A devoted husband bears witness to his wife’s final illness.
Retired Simon & Schuster editor-in-chief Korda (Alone: Britain, Churchill, and Dunkirk: Defeat Into Victory, 2017, etc.) offers a sensitive and absorbing chronicle of his wife’s death from cancer a year after she was diagnosed with a brain tumor. Joining a growing genre about death and dying that includes Sherwin Nuland’s How We Die and Atul Gawande’s Being Mortal, Korda’s memoir is both a celebration of his 45-year marriage to his “lover, companion, and best friend” and a cleareyed account of the benefits and limits of medical intervention.

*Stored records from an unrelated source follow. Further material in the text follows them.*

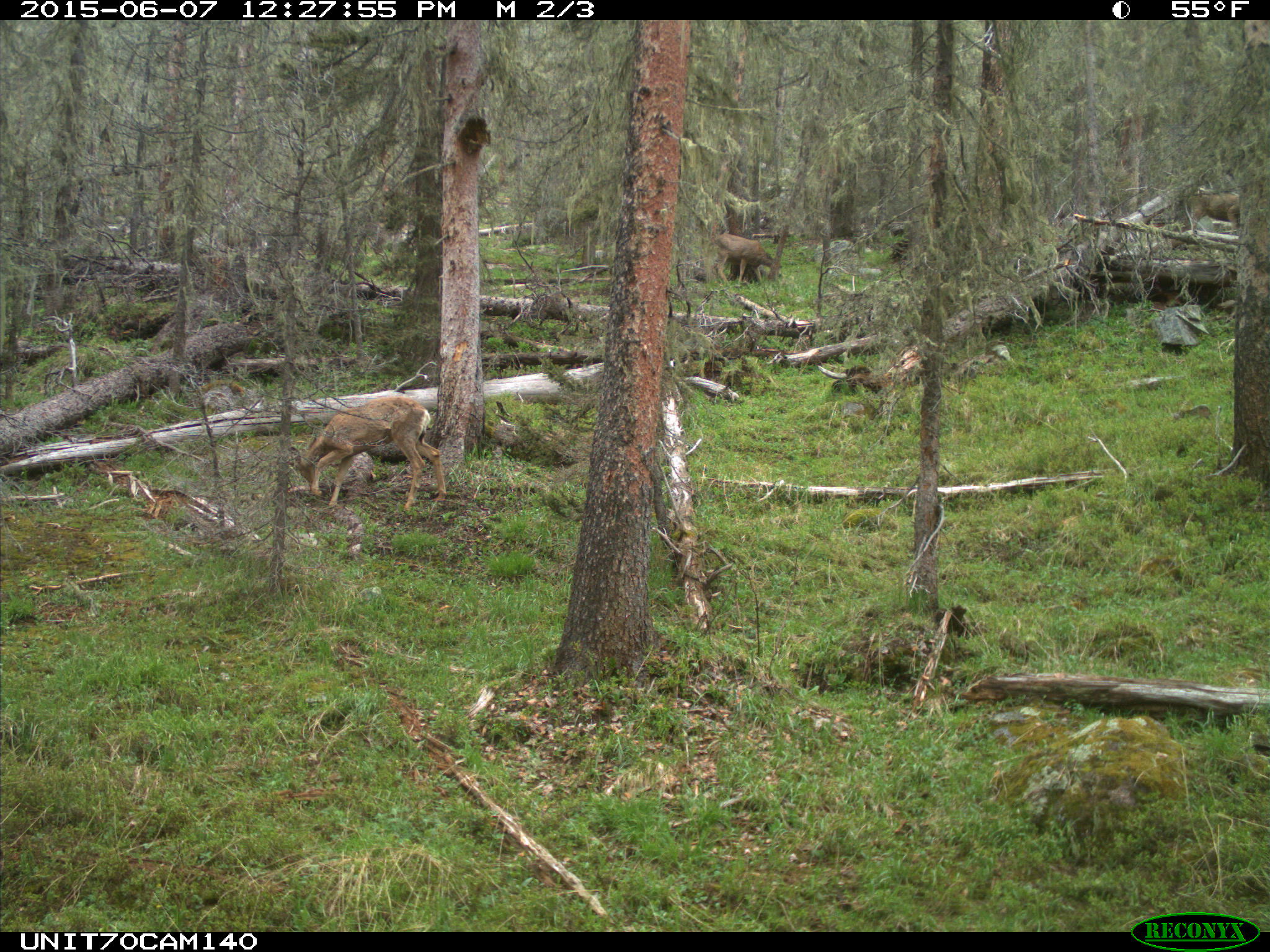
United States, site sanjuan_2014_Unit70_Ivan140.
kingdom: Animalia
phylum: Chordata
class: Mammalia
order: Artiodactyla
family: Cervidae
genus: Odocoileus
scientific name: Odocoileus hemionus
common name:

Until she was stricken with brain cancer, Margaret Korda seemed invulnerable: a strong, athletic woman who loved the outdoors, rode horses competitively to win five national championships, and, even at the age of 79, retained the beauty and “perfect posture of the fashion model she once had been.” Yet although she was remarkably healthy, the author discloses that she took an assortment of medications to treat depression and anxiety. “She was a perfectionist,” he writes, “hard on herself, she worried about aging, losing her looks, what she would do with herself if she had to give up riding.” Her fears made her wary of doctors, which is why, when she noticed a patch on her cheek, she covered it with makeup rather than have it removed and biopsied. By the time she agreed to remove it, the cancer had begun to spread. After the diagnosis of her brain tumor, Korda took it upon himself to find out as much as he could about the illness and treatment, devouring cancer sites on the internet and parsing medical information, hoping it would help him support Margaret’s treatment. Despite finding an excellent, caring neurosurgeon, the author “struggled with alarm and despondency as I read about what lay in store for Margaret.” He chronicles in detail her yearlong experience of surgeries, therapy, decline, and decision-making as the two learned the extent of her illness and, finally, abandoned “hope, illusions, [and] faith in miracles.”
A compassionate chronicle of a couple's last year.